*** Opening of Information provided ***
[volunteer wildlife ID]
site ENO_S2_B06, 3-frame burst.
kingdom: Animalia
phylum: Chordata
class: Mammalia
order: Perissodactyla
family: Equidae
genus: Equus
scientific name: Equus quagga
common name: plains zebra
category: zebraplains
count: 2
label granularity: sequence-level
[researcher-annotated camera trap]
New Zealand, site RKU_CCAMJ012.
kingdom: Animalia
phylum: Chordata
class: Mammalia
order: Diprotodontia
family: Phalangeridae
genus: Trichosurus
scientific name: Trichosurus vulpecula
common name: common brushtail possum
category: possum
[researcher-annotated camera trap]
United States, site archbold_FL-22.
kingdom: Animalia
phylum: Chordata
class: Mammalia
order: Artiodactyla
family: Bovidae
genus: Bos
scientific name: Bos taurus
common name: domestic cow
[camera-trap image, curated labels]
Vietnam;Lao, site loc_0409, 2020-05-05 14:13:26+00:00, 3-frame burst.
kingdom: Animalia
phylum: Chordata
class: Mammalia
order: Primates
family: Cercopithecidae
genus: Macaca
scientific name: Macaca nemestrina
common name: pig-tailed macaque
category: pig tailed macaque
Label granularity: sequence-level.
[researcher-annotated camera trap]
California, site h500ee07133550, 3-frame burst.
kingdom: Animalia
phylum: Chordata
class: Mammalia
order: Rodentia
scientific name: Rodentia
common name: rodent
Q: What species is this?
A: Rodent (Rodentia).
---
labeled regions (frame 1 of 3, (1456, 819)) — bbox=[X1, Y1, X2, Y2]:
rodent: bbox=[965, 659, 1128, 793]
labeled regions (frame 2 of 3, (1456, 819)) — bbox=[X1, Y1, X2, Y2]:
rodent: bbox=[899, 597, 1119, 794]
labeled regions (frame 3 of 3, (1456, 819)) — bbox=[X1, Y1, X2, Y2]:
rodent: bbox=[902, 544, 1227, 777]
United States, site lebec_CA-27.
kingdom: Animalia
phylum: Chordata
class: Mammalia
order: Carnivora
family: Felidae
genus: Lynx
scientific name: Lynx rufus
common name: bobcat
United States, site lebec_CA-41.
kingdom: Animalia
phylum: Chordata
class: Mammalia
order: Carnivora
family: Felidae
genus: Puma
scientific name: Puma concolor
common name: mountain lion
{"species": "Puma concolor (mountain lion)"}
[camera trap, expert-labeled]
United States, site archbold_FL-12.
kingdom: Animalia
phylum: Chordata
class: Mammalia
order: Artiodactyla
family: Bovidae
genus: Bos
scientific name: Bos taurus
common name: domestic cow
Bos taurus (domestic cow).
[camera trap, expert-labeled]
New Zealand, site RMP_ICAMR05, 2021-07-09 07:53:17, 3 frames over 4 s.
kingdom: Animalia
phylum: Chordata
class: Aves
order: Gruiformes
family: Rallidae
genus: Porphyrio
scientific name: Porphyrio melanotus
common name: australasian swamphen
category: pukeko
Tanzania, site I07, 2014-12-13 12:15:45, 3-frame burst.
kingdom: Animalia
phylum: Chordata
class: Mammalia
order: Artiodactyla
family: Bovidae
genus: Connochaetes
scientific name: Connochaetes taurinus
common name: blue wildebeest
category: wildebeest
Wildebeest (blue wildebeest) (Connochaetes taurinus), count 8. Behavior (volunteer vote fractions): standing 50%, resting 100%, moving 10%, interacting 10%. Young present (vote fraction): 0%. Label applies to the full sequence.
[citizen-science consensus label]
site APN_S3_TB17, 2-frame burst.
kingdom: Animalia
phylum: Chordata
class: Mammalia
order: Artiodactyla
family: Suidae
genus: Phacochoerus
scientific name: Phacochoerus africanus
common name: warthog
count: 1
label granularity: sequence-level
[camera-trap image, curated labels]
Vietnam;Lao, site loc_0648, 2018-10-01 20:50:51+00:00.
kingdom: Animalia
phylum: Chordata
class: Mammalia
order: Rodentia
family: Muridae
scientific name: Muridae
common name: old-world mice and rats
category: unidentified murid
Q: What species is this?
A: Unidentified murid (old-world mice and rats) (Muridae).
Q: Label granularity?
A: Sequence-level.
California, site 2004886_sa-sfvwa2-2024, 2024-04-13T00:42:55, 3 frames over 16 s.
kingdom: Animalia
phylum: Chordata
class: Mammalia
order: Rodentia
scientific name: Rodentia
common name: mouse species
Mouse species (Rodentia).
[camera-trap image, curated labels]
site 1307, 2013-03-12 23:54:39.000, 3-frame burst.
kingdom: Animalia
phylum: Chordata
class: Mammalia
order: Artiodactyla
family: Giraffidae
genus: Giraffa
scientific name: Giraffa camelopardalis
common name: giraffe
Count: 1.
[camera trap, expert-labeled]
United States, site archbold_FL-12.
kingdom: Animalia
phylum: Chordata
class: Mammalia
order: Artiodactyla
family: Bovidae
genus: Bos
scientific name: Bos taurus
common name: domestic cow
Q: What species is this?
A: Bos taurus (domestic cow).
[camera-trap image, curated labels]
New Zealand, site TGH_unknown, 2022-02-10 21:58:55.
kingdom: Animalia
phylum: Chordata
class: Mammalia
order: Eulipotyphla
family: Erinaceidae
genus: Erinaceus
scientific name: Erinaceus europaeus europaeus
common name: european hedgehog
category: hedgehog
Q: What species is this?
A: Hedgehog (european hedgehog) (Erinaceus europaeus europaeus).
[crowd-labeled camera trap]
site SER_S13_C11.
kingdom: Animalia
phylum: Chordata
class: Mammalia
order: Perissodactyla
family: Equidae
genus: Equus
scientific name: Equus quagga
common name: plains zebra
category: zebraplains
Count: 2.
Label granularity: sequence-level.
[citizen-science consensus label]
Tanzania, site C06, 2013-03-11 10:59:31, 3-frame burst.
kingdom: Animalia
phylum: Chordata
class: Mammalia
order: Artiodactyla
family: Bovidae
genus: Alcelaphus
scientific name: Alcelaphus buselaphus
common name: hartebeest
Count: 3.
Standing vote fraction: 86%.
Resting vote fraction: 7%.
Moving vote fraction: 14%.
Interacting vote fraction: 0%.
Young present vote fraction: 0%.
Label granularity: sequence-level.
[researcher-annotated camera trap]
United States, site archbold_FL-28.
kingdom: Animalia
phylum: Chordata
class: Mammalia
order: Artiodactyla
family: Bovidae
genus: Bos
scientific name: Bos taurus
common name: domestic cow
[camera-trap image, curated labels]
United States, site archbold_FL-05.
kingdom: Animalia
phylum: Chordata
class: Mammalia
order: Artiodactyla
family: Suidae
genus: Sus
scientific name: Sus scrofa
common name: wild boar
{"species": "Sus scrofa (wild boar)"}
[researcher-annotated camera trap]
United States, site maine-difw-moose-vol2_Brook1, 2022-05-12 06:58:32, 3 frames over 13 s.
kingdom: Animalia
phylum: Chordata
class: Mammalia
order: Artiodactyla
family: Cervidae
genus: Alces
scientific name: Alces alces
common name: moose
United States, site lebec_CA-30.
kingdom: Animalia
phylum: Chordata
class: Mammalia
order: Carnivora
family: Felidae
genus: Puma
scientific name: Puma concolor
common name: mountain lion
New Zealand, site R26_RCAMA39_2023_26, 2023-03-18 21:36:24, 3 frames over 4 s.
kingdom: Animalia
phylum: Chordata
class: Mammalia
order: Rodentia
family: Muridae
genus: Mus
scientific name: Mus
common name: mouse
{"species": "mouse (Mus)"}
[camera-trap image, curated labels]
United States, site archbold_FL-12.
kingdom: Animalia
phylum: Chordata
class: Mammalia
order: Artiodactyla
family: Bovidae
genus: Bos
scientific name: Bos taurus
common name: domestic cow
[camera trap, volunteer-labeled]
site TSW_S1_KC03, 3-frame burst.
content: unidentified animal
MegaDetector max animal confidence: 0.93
*** Close of Information provided ***
__Assignment__
Please output exactly the lines between the one holding "New Zealand, site RMP_ICAMR05, 2021-07-09" and the one holding "category: pukeko" in the records above, inclusive, and nothing more.

__Written solution__
New Zealand, site RMP_ICAMR05, 2021-07-09 07:53:17, 3 frames over 4 s.
kingdom: Animalia
phylum: Chordata
class: Aves
order: Gruiformes
family: Rallidae
genus: Porphyrio
scientific name: Porphyrio melanotus
common name: australasian swamphen
category: pukeko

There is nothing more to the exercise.